Jean-Jacques Mel – Étrange Étranger »
La Mouche Production
« J’suis resté un enfant/Pas vu passer le temps », chante Jean-Jacques Mel dans « Au Courégant », extrait de son nouvel album.
Ceux qui connaissent le chanteur du Courégant, petit coin de paradis breton du bord de mer où il vit depuis des années, savent que ce haïku lui ressemble terriblement dans le sens où le récent septuagénaire a gardé cette formidable faculté de s’émouvoir et cette énergie le poussant à vite passer d’un projet à l’autre.
Son précédent disque, en 2021, il l’avait initié lors d’un séjour à Memphis qui l’avait amené, pour ses quarante ans de chanson, à puiser dans son répertoire pour un « best of » colorié de folk-blues.

* [Énoncé]: Poursuivez la chronique ci-dessus consacrée au nouvel album de Jean-Jacques Mel en enchaînant après sa dernière phrase.

* [Extrait de données]:
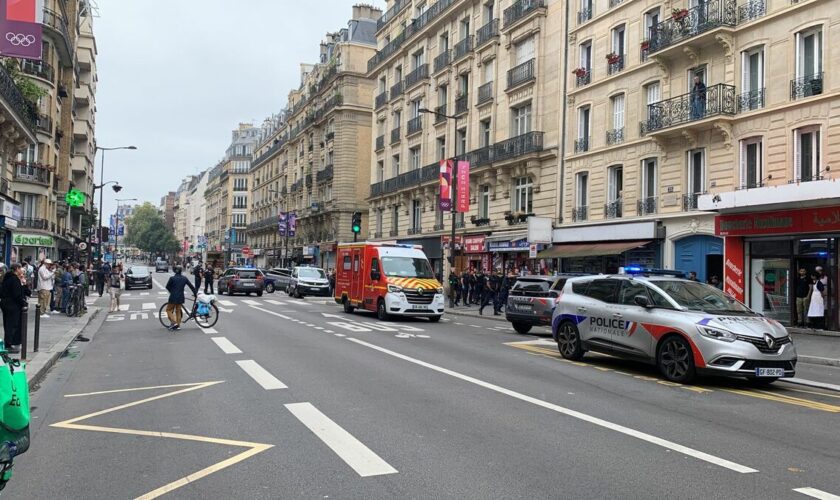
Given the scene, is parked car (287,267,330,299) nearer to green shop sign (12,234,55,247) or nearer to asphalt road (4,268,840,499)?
green shop sign (12,234,55,247)

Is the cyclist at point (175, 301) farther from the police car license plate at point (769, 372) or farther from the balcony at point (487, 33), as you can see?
the balcony at point (487, 33)

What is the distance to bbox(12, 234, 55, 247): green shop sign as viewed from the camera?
128ft

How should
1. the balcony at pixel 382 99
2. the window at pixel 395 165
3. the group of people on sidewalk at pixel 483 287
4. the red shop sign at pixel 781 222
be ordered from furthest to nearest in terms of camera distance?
the balcony at pixel 382 99 → the window at pixel 395 165 → the group of people on sidewalk at pixel 483 287 → the red shop sign at pixel 781 222

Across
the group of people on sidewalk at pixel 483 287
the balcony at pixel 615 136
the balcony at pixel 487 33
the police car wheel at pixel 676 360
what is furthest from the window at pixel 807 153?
the balcony at pixel 487 33

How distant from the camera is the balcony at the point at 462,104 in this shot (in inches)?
1516

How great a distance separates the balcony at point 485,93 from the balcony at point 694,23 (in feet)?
39.3

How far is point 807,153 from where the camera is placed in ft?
65.7

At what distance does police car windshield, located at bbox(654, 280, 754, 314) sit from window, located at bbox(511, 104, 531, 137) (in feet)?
75.0

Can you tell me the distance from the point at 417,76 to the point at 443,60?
3.49 metres

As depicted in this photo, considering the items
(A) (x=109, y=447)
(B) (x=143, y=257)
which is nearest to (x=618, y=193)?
(A) (x=109, y=447)

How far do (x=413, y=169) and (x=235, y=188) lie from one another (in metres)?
71.3

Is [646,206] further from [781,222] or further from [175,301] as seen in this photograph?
[175,301]

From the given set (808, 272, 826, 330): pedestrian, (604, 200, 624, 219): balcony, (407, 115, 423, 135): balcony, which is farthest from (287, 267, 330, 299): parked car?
Answer: (808, 272, 826, 330): pedestrian

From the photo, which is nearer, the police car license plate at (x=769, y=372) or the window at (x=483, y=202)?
the police car license plate at (x=769, y=372)
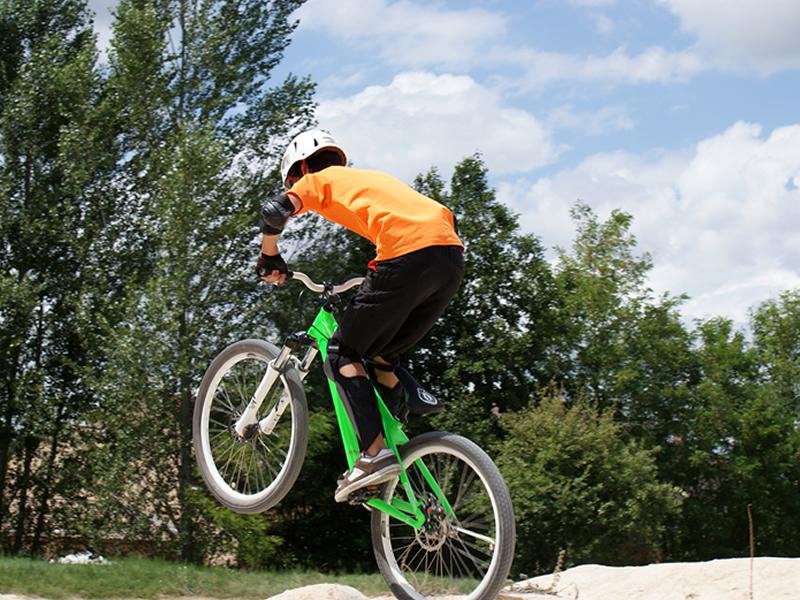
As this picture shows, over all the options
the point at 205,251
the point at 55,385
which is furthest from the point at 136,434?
the point at 55,385

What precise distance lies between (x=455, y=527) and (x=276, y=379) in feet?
4.68

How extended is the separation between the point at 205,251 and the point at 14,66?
1197 centimetres

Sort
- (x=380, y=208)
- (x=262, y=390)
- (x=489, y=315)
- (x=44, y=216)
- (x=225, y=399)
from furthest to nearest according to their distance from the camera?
(x=489, y=315) → (x=44, y=216) → (x=225, y=399) → (x=262, y=390) → (x=380, y=208)

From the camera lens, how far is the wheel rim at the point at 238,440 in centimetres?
607

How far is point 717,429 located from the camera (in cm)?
3509

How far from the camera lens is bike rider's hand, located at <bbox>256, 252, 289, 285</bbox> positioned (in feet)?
18.4

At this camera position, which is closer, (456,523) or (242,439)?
(456,523)

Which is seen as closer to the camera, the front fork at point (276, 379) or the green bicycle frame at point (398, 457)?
the green bicycle frame at point (398, 457)

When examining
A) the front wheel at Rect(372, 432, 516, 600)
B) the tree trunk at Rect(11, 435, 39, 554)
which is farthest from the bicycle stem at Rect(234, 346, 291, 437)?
the tree trunk at Rect(11, 435, 39, 554)

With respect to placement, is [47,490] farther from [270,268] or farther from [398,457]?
[398,457]

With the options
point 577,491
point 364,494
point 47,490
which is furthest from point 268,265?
point 47,490

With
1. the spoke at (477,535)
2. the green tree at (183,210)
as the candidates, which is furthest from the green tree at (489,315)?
the spoke at (477,535)

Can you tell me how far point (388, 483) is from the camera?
18.1 feet

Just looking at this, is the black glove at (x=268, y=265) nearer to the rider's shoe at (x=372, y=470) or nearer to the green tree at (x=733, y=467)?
the rider's shoe at (x=372, y=470)
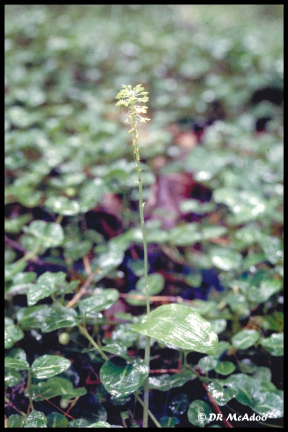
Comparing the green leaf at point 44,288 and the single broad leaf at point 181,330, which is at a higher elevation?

* [Réponse rédigée]:
Pour « Étrange étranger », son septième album, J.J. Mel a voulu changer de direction en confiant ses nouveaux titres à un ami-musicien, Yvan Guillevic, leader du groupe metal Heart Line. Virage à 180 degrés ? Pas forcément quand on sait que les « hardeux » ont souvent une grande culture musicale, Yvan se disant lui-même fan de Bashung et de Lavilliers. L’idée a simplement été d’insuffler un peu plus de rock, de profondeur dans ces chansons.
« J’ai tout de suite proposé à Jean-Jacques quelque chose d’un peu plus étoffé, plus produit, en soignant particulièrement les arrangements », explique Yvan, qui a appelé les musiciens de son groupe pour l’aider à peaufiner le projet. Et cela se sent dès le premier titre, un souvenir amoureux, « Le sourire de Catherine », impulsé par la basse, éclairé par la guitare électrique.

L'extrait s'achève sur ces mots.